I’d also add that the price you’d pay a proofreader, or that a proof reader would charge, could depend on the type of copy being edited or proofed. Proofreading business, scientific or technical copy may cost more.
What you’ll pay also depends on the standard by which the copy would be measured. Does it need to be AP style, MLA or something else? You could also expect to pay more if you’d like the proofreader to also catch any grammatical errors or fact check your copy.
If you’re already using a virtual assistant, he or she might be able to do this work for you. I hire a virtual assistant for a few hours of work a month, and while I don’t I use her for proofreading, I know that she regularly provides proofreading work for at least one other freelancer, and I’ve heard from the VA that the other writer swears by her work.
Create a Proofreading RFP
If you’re looking to hire a proofreader for a specific project, create a request for proposal (RFP) that includes:
- A detailed explanation of the required work
- A separate list of extras that you’d like them to do if it doesn’t cost too much.
Make the RFP a list, outline, chart or something else that’s simple enough to limit to 1 page.

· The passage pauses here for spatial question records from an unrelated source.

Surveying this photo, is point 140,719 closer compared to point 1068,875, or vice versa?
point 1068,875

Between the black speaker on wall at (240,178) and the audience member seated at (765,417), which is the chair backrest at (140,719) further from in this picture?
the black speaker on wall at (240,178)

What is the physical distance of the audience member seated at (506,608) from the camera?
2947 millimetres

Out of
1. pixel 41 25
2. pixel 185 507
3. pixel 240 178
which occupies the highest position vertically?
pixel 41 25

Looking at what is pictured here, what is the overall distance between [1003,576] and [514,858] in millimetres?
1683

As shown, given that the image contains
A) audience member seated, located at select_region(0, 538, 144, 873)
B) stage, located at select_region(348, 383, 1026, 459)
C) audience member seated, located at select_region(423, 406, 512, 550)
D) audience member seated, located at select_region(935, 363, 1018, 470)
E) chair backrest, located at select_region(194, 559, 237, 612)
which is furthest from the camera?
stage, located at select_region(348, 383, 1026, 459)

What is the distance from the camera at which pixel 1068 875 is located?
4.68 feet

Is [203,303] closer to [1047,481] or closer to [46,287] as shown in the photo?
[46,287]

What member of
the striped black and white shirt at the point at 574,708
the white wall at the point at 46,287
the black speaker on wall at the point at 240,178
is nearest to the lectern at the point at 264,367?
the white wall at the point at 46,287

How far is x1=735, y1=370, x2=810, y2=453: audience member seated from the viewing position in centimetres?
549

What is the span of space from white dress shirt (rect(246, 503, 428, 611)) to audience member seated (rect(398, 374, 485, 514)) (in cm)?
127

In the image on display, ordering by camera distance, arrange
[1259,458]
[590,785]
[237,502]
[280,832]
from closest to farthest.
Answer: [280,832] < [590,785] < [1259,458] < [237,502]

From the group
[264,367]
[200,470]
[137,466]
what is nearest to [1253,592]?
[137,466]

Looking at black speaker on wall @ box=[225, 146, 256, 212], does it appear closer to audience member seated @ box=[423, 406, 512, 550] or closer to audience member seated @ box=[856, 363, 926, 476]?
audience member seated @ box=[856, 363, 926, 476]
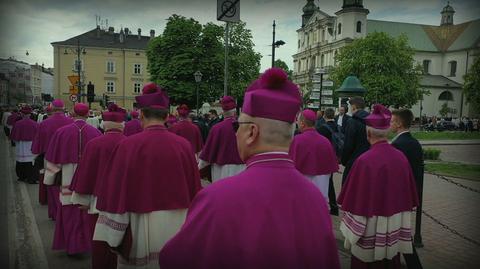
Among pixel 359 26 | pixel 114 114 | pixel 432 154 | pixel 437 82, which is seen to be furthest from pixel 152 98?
pixel 437 82

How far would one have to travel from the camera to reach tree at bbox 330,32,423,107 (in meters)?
57.7

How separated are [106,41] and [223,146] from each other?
7820cm

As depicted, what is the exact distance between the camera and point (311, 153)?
6.96m

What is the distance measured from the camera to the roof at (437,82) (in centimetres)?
8306

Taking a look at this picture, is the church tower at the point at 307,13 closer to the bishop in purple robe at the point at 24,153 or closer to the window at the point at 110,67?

Then you’ve got something you can circulate to prospective proofreader/contractors. Ask them to bid on the work on an hourly basis or as a flat fee covering a set number of hours. If you’ve separated your must-haves from your want-to-haves, you’ll be able to see what you can afford. It might also help you with budgeting, so if you can only afford X work now, you can build the rest into your monthly, quarterly or yearly budget.
Hiring a writer, editor or proofreader is just like hiring any other contractor you’d work with, so you need to take a similar approach to penciling out the expense. Smart freelancers do the same thing when they’re deciding whether to take a job.